§ **DOCUMENT PASSAGE**:
• • •

Somehow, Dillon and some of the foundation’s longtime donors fell for Cohen’s scheme. Their participation essentially bankrupted the well-known Vanguard Public Foundation, an organization founded in 1972 known to make grants to progressive, grassroots organizations mostly in the San Francisco Bay Area. Therein lies the tragedy, a story of hubris and ignorance mixing to undo a history of philanthropic good work and causing damage beyond the specific downfall of Vanguard.

Based on interviews with former board members, staff, grantees, and donors (many of whom asked not to be named), and by review of court documents, the story emerges:

In the late 1990s, Vanguard’s leaders watched the dot.com boom enrich other foundations. It seemed as if not only the progressive causes, but Vanguard itself and Vanguard’s donors would all benefit by making a killing in the market. A few years earlier, a sign reading the “Dillon Group” had appeared next to the “Vanguard Public Foundation” sign on the foundation’s offices front door.

What it was, who it was, who worked for it, and what part of the Vanguard Public Foundation offices and personnel were working for the Dillon Group was not clear… except that Hari Dillon (president of Vanguard) was the CEO of the Dillon Group, which was a private partnership vehicle for investors. The first Dillon Group preceded any dealings with Israeli technology entrepreneur (and self-styled philanthropist) Mouli Cohen, but eventually there were at least three Dillon Group partnerships and one Glover partnership used as vehicles to funnel investments from Vanguard Public Foundation donors to a deal with Mouli.

• • •

§ **INFORMATION SUPPLIED**:
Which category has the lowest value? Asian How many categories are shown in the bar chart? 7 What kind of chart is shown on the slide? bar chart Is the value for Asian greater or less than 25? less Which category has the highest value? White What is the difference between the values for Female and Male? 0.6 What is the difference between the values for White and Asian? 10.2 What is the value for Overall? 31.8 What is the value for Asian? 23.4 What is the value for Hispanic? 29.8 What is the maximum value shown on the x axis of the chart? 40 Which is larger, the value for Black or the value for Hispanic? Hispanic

• • •

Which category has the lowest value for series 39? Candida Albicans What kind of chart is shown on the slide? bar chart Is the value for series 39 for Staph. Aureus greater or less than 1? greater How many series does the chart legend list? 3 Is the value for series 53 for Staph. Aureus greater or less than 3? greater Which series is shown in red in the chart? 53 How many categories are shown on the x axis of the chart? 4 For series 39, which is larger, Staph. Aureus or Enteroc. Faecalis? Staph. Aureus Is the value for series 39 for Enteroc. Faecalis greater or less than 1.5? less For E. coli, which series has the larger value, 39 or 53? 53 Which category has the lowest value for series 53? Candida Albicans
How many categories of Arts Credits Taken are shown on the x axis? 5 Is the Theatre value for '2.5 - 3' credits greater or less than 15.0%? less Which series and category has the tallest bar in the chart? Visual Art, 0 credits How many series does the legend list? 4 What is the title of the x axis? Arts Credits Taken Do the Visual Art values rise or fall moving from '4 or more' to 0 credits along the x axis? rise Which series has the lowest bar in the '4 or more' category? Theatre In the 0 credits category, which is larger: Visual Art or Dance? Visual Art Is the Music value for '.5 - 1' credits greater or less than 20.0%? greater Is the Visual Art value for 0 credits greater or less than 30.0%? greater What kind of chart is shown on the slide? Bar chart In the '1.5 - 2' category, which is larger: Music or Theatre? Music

• • •

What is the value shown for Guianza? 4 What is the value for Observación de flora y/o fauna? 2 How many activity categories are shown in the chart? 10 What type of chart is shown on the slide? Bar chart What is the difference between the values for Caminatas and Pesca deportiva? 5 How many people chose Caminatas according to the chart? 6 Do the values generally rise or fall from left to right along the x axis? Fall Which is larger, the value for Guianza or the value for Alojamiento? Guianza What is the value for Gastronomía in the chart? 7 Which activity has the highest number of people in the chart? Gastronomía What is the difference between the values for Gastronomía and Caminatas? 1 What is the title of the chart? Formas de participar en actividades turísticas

• • •

§ **REQUIRED TASKS**:
**a.** Answer these from the Vanguard passage:
(i) In what year was the Vanguard Public Foundation founded?
(ii) Who was the CEO of the Dillon Group?
(iii) At least how many Dillon Group partnerships were there eventually?
**b.** Return, word for word, the part of the Vanguard passage that opens with the words containing "What it was, who" and closes with "deal with Mouli.".
The material has nothing to do with the Vanguard passage.

§ **ANSWERS PROVIDED**:
**a.**
(i) 1972
(ii) Hari Dillon, president of Vanguard
(iii) Three

**b.**
What it was, who it was, who worked for it, and what part of the Vanguard Public Foundation offices and personnel were working for the Dillon Group was not clear… except that Hari Dillon (president of Vanguard) was the CEO of the Dillon Group, which was a private partnership vehicle for investors. The first Dillon Group preceded any dealings with Israeli technology entrepreneur (and self-styled philanthropist) Mouli Cohen, but eventually there were at least three Dillon Group partnerships and one Glover partnership used as vehicles to funnel investments from Vanguard Public Foundation donors to a deal with Mouli.